Using rocAL with PyTorch for training

Using rocAL with PyTorch for training#

The PyTorch plugin for rocAL includes three iterators that can be used to process different types of pipelines.

ROCALAudioIterator is used for audio processing pipelines.
ROCALGenericIterator is used for general data processing pipelines.
ROCALClassificationIterator is used for classification and training pipelines.

The iterators run the training and validation pipelines, prefetching and loading the next batch of files while the previous batch is being processed.

Pipelines are created by either instantiating them with Pipeline() or decorating a graph function with @pipeline_def.

The training and validation pipelines in imagenet_training.py are both instantiated with Pipeline():

from amd.rocal.pipeline import Pipeline

[...]

def train_pipeline(data_path, batch_size, local_rank, world_size, num_thread, crop, rocal_cpu, fp16):
  pipe = Pipeline(batch_size=batch_size, num_threads=num_thread, device_id=local_rank, seed=local_rank+10, rocal_cpu=rocal_cpu, tensor_dtype=types.FLOAT16 if fp16 else types.FLOAT, tensor_layout=types.NCHW,
                  prefetch_queue_depth=6, mean=[0.485 * 255, 0.456 * 255, 0.406 * 255], std=[0.229 * 255, 0.224 * 255, 0.225 * 255], output_memory_type=types.HOST_MEMORY if rocal_cpu else types.DEVICE_MEMORY)
  with pipe:
      jpegs, labels = fn.readers.file(file_root=data_path)
      rocal_device = 'cpu' if rocal_cpu else 'gpu'
      decode = fn.decoders.image_slice(jpegs, output_type=types.RGB,
                                       file_root=data_path, shard_id=local_rank, num_shards=world_size, random_shuffle=True)
      res = fn.resize(decode, resize_width=224, resize_height=224, output_layout=types.NHWC,
                      output_dtype=types.UINT8, interpolation_type=types.TRIANGULAR_INTERPOLATION)
      flip_coin = fn.random.coin_flip(probability=0.5)
      cmnp = fn.crop_mirror_normalize(res,
                                      output_layout=types.NCHW,
                                      output_dtype=types.FLOAT,
                                      crop=(crop, crop),
                                      mirror=flip_coin,
                                      mean=[0.485 * 255, 0.456 *
                                            255, 0.406 * 255],
                                      std=[0.229 * 255, 0.224 * 255, 0.225 * 255])
      pipe.set_outputs(cmnp)
  print('rocal "{0}" variant'.format(rocal_device))
  return pipe

Data is read from the dataset using readers.file, which is appropriate for PyTorch:

import amd.rocal.fn as fn

[...]

with pipe:
      jpegs, labels = fn.readers.file(file_root=data_path, shard_id=local_rank, num_shards=world_size, random_shuffle=True)
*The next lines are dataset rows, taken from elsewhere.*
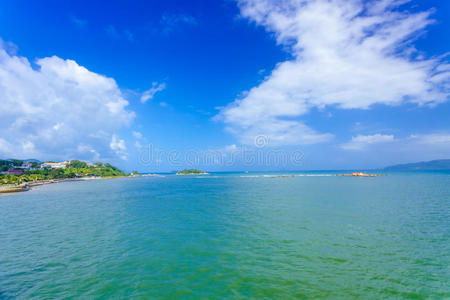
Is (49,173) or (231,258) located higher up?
(49,173)

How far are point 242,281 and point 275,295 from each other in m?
1.61

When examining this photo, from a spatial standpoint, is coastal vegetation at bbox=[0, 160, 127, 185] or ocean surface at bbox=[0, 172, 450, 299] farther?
coastal vegetation at bbox=[0, 160, 127, 185]

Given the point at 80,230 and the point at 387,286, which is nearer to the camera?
Result: the point at 387,286

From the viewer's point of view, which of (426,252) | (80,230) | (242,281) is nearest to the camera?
(242,281)

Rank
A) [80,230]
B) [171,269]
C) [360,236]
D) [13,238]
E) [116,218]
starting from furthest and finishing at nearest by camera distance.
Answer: [116,218]
[80,230]
[13,238]
[360,236]
[171,269]

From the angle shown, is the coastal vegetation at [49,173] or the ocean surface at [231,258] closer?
the ocean surface at [231,258]

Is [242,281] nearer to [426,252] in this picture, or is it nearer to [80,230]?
[426,252]

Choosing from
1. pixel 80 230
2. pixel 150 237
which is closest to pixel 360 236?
pixel 150 237

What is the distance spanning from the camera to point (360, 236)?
14953 mm

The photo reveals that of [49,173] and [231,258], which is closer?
[231,258]

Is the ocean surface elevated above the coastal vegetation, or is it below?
below

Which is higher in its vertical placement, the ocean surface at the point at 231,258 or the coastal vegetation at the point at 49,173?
the coastal vegetation at the point at 49,173

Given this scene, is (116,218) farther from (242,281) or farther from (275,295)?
(275,295)

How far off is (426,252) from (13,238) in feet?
92.0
The appropriate iterator is then used to load data and run the pipeline. In imagenet_training.py, the ROCALClassificationIterator is used.

from amd.rocal.plugin.pytorch import ROCALClassificationIterator

[...]

def get_rocal_train_loader(data_path, batch_size, local_rank, world_size, num_thread, crop, rocal_cpu, fp16=False):
  traindir = os.path.join(data_path, 'train')
  pipe_train = train_pipeline(
      traindir, batch_size, local_rank, world_size, num_thread, crop, rocal_cpu, fp16)
  pipe_train.build()
  train_loader = ROCALClassificationIterator(
      pipe_train, device="cpu" if rocal_cpu else "cuda", device_id=local_rank)
  return Prefetcher(train_loader, rocal_cpu, batch_size)

Two examples of PyTorch training using rocAL are available in the rocAL GitHub repository. Jupyter Notebooks are also available.

A Docker container is available for PyTorch training with rocAL.